Less Deformed Parts by an Optimized Tempering Layout

Bild 1: Vergleich der resultierenden Bauteilverformung für das ursprüngliche Temperierkonzept (rechts) und die optimierte Kanalposition (links) / Figure 1: Comparison of the resulting part deformation for the original tempering concept (right) and for the optimized channel layout (left)

Bild 2: Geometrie der Düsenseite der Form: Bestimmung der idealen Position einer neuen Bohrung für den Temperierkanal in z-Richtung mit SIGMASOFT® Virtual Molding / Figure 2: Geometry of the nozzle side of the mold: determining the ideal position of a new drilling for the tempering channel in z-direction via SIGMASOFT® Virtual Molding

SIGMA Engineering presents the latest release SIGMASOFT® v5.3 at MOLDPLÁS exhibition, Portugal. Another novelty is the new SIGMAinteract®, which makes the communication of simulation results within the company and with customers much easier. A showcase highlights SIGMASOFT® Autonomous Optimization, which allows the multi-criteria optimization of the injection process. The example utilizes this approach for the optimization of tempering concepts to ensure dimensional stability of the part.

As in the past years, SIGMA Engineering GmbH from Aachen, Germany, is exhibiting at MOLDPLÁS, Batalha, Portugal, between November 6th and 9th, 2019. At its booth (Pavillion 2, booth 2B09), SIGMA will present its latest release SIGMASOFT® Version 5.3 as well as the new SIGMAinteract®, which allows the communication of simulation results within the company and with customers.

SIGMA demonstrates with a customer example how to prevent deformation of a part by analyzing the positioning of the cooling channels. Therefore, SIGMA uses one of the key technologies from SIGMASOFT® – the Autonomous Optimization. This tool allows a multi-criteria optimization of the whole injection process in short and efficient way.

SIGMA was consulted by one of its customers to help reduce the deformation of a part out of 20% mineral PP after molding. As this part had to be assembled on a bumper, it should not have any docking defects such as gaps between the two parts. Thus, tolerances for the part were tight.

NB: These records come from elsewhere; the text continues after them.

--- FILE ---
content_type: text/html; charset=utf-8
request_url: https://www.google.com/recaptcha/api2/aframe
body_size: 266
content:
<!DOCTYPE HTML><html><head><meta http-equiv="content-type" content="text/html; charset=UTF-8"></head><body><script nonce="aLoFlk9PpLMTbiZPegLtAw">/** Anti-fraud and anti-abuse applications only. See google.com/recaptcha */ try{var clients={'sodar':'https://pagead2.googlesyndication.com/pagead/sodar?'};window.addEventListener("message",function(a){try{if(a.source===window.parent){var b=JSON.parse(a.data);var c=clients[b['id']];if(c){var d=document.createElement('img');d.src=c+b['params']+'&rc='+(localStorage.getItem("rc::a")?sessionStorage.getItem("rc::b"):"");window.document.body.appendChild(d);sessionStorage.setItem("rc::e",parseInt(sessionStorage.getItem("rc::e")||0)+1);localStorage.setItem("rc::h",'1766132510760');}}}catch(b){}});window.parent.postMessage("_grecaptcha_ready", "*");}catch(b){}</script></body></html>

The first thing that was evaluated is the homogeneity of the cavity temperature and its effect on the part deformation. A first simulation in SIGMASOFT® over 10 cycles permitted the analysis of the deformation and its causes: a significant hot spot on the moving half of the mold was identified. Regulation of this area is difficult due to the shape and the small wall thickness of the cavity.

After consultation with the mold maker, it was decided to try to modify the position of the closest cooling channel with a new drilling to improve the cooling of this area. The plan was to save the existing cavity with this technically simple and economically efficient solution. To optimize the cooling effect, in the next step SIGMA evaluates the exact position of the cooling channels.

In SIGMASOFT® Virtual Molding, the drilling geometry is parameterized in such a way that it can move along the Z axis of the model (Fig. 2). Afterwards, the virtual DoE functionality, which is included in SIGMASOFT® Autonomous Optimization, automatically calculated all possible positions of the drilling. The deformation of the part is described via the distance between the walls of the part, using position sensors. This makes an automatic determination of the impact of the channel position on the deformation possible. The comparison of the two simulations, initial and optimal, shows the gain on the dimensional tolerance of the produced part. The deformation is reduced by a total of 0.9mm from 1.4mm to 0.5mm (see Figure 1).

With the help of SIGMAinteract® all results from this study were directly shared with the customer and project partner. Thus, the communication was made significantly easier and a maximum gain of knowledge was guaranteed. Thanks to the conducted virtual DoE, the customer was able to start production quickly. The modification carried out was low-cost and made it possible to save the existing cavity block.